Alle Blicke richten sich auf ihn. Lucifer fällt sofort sein stachliger Haarschnitt auf und seine weiten Stoffhosen, sowie der Kettenpanzer und das Schwert an seinem Rücken.
„Mein Name ist Kibaou" er zeigt mit dem Daumen auf sich um sich selber noch einmal hervor zu heben. „und ich bin dagegen, dass einige andere hier an diesem Unterfangen teilhaben sollen!" Ein leises Gemurmel bricht aus. „Unter dieses Personen wären einmal der Beater dort," er zeigt in die Ecke, die von Lucifer aus am anderen Ende des Raumes ist, „und die beiden Red-Player dort!" diesesmal zeigt Kibaou auf Lucifers Tisch. Alle Blicke richten sich auf White und Lucifer.
Nach anfänglicher Verwirrung schlägt White auf den Tisch und schmeißt ihren Stuhl um, als sie ruckartig aufsteht. „Das ist doch unerhört! Nur weil wir zur Selbstverteidigung vor kurzem töten mussten sollen wir jetzt ausgegrenzt werden!?" „Komm runter White." fordert Lucifer sie auf und steht selber gemächlich auf, wobei sein Stuhl leicht auf dem Boden kratzt. „Warum soll ich da ruhig bleiben! Er will, das wir ausgegrenzt werden. Und wenn wir hier schon anfangen, werden später andere nachziehen und dann sind wir nur noch auf uns gestellt." Lucifer beugt sich runter und stellt ihren Stuhl auf. „Setzt dich." befielt er ihr, was sie auch widerwillig tut.

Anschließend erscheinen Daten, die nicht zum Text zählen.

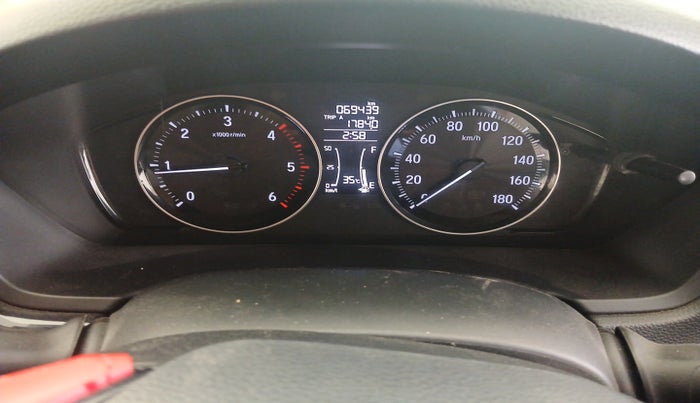 2018 Honda Amaze 1.5L I-DTEC VX, Diesel, Manual, 69,439 km, interior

Jeder Blick wendet sich nun auf Lucifer der seine Kapuze absetzt, wodurch seine blutroten und zerzausten Haare zum Vorschein kommen.
Auf seinem Weg zu Kibaou treffen sich die Blicke von Lucifer und dem, in schwarz gekleideten Jungen, der als Beater beschuldigt wurde. Lucifer schenkt ihm ein kurzes gelangweiltes Lächeln, bevor er vor Kibaous Tisch stehen bleibt. Direkt neben Kibaou sitzt ein sehr großer dunkelhäutiger Mann mit einen starken Körperbau. Der Griff seiner Axt, die er auf dem Rücken hat, reicht ihm bis zu seinem kahlen Kopf.
Lucifer schaut Kibaou direkt in die Augen, ohne der Menge, die ihn verfolgt, zu beachten. Wortlos starren sich beide gegenseitig an und niemand wollte die Stille im Raum durchbrechen. Das Anstarren nimmt kein Ende. Die Blicke das Publikums wechseln immer zwischen den beiden Kontrahenten.
Nach kurzer Zeit beginnt Kibaou schließlich vor Lucifers kaltem Blick zurückzuweichen. Ein siegessichres Lächeln breitet sich auf Lucifers Gesicht aus. „Dachte ich es mir." beim sprechen Wackelt Lucifers Wurfspieß zwischen den Lippen hin und her. „Du hast Angst vor uns." Lucifer macht auf dem Absatz kehrt und fügt seinem Satz noch hinzu: „Wir töten aber nicht grundlos. Es sterben lediglich Red-Player, die sich einer Überführung in ein Gefängnis widersetzten." Lucifer kehrt schließlich wieder wortlos zu seinem Platzt zurück, alle Blicke ihm folgend.
„Also," unterbricht Heathcliff die Stille als Lucifer wieder sitzt, „nach diesem kurzen aber prägnanten kalten Kampf sollten wir wieder zum wesentlichen kommen." Alle Blicke wandern wieder zu Heathcliff. „Der Raid des Bossdungeons wird in drei Tagen stattfinden. Bis dahin werdet ihr Zeit haben euch auszurüsten und vorzubereiten.
Zuletzt werden ein paar meiner Gildenmitglieder eine Liste mit den Namen der, an der Front teilnehmenden Spieler und Gilden zusammenstellen, die dann in der ‚Weekly Argo' zu Beginn des neuen Jahres erscheinen wird. Solang bitte ich euch noch hier zu bleiben.
Ich wünsche euch allen noch einen schönen Nachmittag und ein paar sorgenfreie Tage, bis wir zum Raid aufbrechen." Bei den letzten Worten macht Heathcliff ein freundliches Gesicht das er zu Lucifer wendet, welcher nur mit einem Lächeln antwortet und sich kurz darauf in ein Gespräch mit Argo vertieft.